__Given entries__
┌──

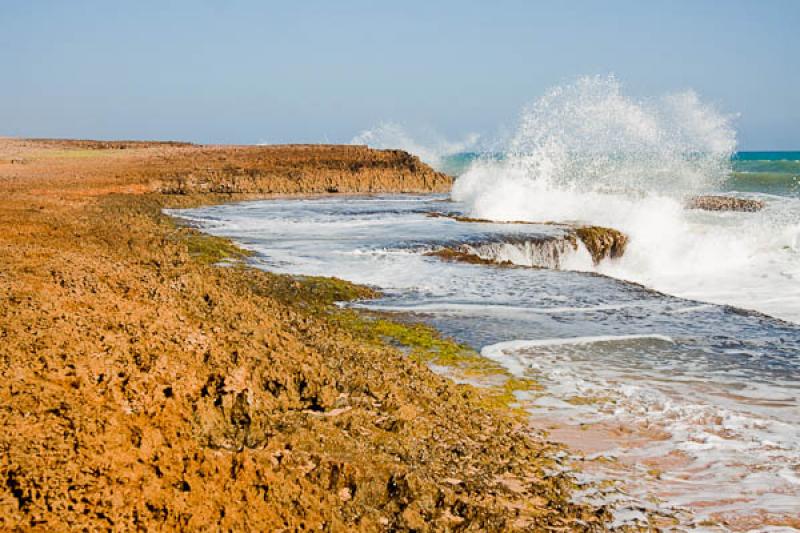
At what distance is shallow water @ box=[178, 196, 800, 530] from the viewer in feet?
15.0

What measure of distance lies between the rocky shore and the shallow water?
0.55 metres

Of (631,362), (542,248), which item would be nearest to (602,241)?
(542,248)

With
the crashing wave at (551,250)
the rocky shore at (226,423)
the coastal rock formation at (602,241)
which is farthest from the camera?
the coastal rock formation at (602,241)

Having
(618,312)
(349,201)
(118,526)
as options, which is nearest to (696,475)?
(118,526)

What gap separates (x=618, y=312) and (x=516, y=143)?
55.5 feet

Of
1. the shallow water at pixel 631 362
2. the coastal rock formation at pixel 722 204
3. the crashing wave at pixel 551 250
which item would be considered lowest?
the shallow water at pixel 631 362

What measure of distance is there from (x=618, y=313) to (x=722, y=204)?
25081mm

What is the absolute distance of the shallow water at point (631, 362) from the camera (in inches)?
180

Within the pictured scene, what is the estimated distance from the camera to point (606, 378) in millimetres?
6609

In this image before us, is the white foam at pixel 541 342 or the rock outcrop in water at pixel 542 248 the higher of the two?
the rock outcrop in water at pixel 542 248

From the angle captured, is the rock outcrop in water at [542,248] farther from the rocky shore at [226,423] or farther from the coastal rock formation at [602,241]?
the rocky shore at [226,423]

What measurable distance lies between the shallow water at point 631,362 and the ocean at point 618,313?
0.07 feet

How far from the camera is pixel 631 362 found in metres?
7.23

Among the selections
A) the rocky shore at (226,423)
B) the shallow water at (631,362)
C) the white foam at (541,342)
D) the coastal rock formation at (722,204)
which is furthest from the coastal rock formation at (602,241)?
the coastal rock formation at (722,204)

└──

__Your task__
Lay out the lines of all the items above as a Markdown table with the columns Row and Line, numbering each row and skipping blank lines. Leave the pictures out.

__Task answer__
| Row | Line |
|---|---|
| 1 | At what distance is shallow water @ box=[178, 196, 800, 530] from the viewer in feet? |
| 2 | 15.0 |
| 3 | What measure of distance lies between the rocky shore and the shallow water? |
| 4 | 0.55 metres |
| 5 | Of (631,362), (542,248), which item would be nearest to (602,241)? |
| 6 | (542,248) |
| 7 | With |
| 8 | the crashing wave at (551,250) |
| 9 | the rocky shore at (226,423) |
| 10 | the coastal rock formation at (602,241) |
| 11 | which is farthest from the camera? |
| 12 | the coastal rock formation at (602,241) |
| 13 | Having |
| 14 | (618,312) |
| 15 | (349,201) |
| 16 | (118,526) |
| 17 | as options, which is nearest to (696,475)? |
| 18 | (118,526) |
| 19 | What gap separates (x=618, y=312) and (x=516, y=143)? |
| 20 | 55.5 feet |
| 21 | Of |
| 22 | 1. the shallow water at pixel 631 362 |
| 23 | 2. the coastal rock formation at pixel 722 204 |
| 24 | 3. the crashing wave at pixel 551 250 |
| 25 | which item would be considered lowest? |
| 26 | the shallow water at pixel 631 362 |
| 27 | What measure of distance is there from (x=618, y=313) to (x=722, y=204)? |
| 28 | 25081mm |
| 29 | What is the absolute distance of the shallow water at point (631, 362) from the camera (in inches)? |
| 30 | 180 |
| 31 | Within the pictured scene, what is the estimated distance from the camera to point (606, 378) in millimetres? |
| 32 | 6609 |
| 33 | In this image before us, is the white foam at pixel 541 342 or the rock outcrop in water at pixel 542 248 the higher of the two? |
| 34 | the rock outcrop in water at pixel 542 248 |
| 35 | From the angle captured, is the rock outcrop in water at [542,248] farther from the rocky shore at [226,423] or farther from the coastal rock formation at [602,241]? |
| 36 | the rocky shore at [226,423] |
| 37 | What measurable distance lies between the shallow water at point 631,362 and the ocean at point 618,313? |
| 38 | 0.07 feet |
| 39 | How far from the camera is pixel 631 362 found in metres? |
| 40 | 7.23 |
| 41 | Among the selections |
| 42 | A) the rocky shore at (226,423) |
| 43 | B) the shallow water at (631,362) |
| 44 | C) the white foam at (541,342) |
| 45 | D) the coastal rock formation at (722,204) |
| 46 | which is furthest from the coastal rock formation at (602,241)? |
| 47 | the coastal rock formation at (722,204) |